Problem: Copy out the records starting at the line containing "Anillo Media Alianza" and ending at the line containing "Beeld uit video: Marokkaanse", and omit the pictures from your answer.

Data listing:
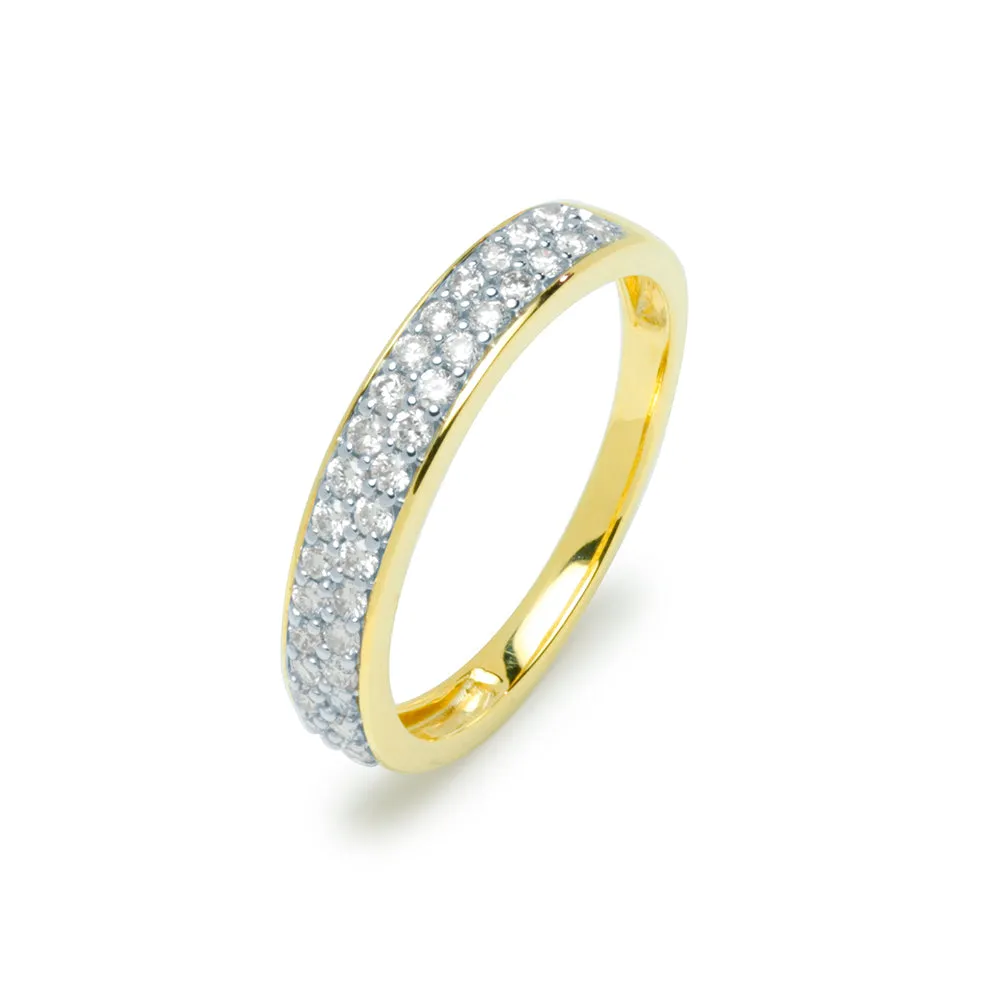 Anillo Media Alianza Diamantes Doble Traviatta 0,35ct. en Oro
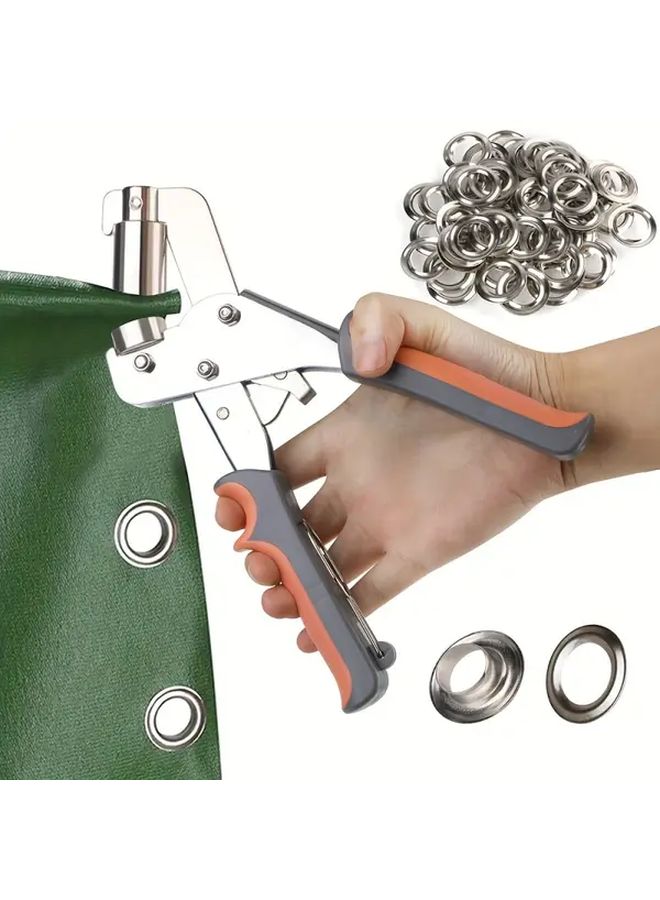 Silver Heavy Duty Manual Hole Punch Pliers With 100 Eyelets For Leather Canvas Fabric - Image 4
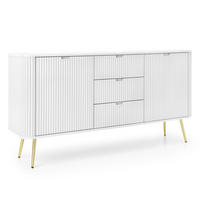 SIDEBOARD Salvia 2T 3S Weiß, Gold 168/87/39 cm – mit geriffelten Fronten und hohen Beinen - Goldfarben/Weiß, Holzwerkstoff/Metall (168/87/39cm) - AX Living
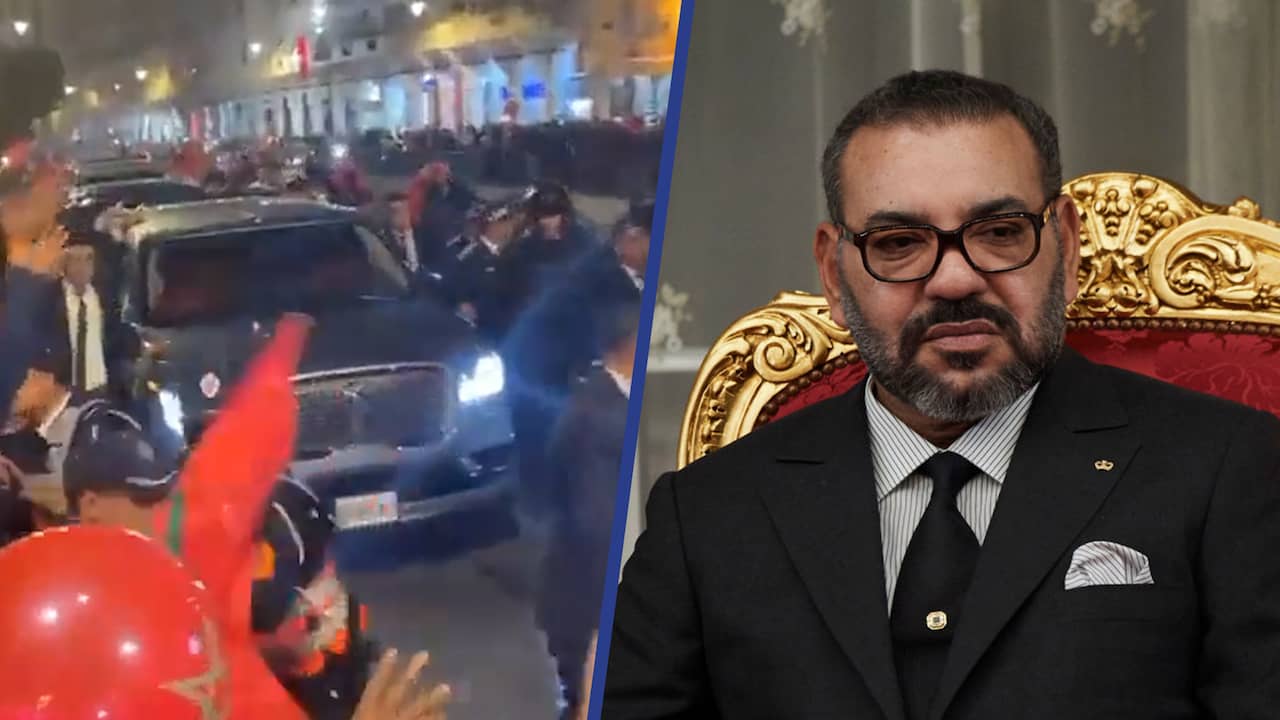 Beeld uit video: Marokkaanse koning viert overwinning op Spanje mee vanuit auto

---

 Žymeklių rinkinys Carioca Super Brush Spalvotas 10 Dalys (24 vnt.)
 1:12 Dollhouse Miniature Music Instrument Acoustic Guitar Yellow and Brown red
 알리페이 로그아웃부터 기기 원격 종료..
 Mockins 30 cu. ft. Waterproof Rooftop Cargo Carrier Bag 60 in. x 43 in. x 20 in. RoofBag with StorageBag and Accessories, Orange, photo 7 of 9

Answer for this exercise:
 Anillo Media Alianza Diamantes Doble Traviatta 0,35ct. en Oro
 Silver Heavy Duty Manual Hole Punch Pliers With 100 Eyelets For Leather Canvas Fabric - Image 4
 SIDEBOARD Salvia 2T 3S Weiß, Gold 168/87/39 cm – mit geriffelten Fronten und hohen Beinen - Goldfarben/Weiß, Holzwerkstoff/Metall (168/87/39cm) - AX Living
 Beeld uit video: Marokkaanse koning viert overwinning op Spanje mee vanuit auto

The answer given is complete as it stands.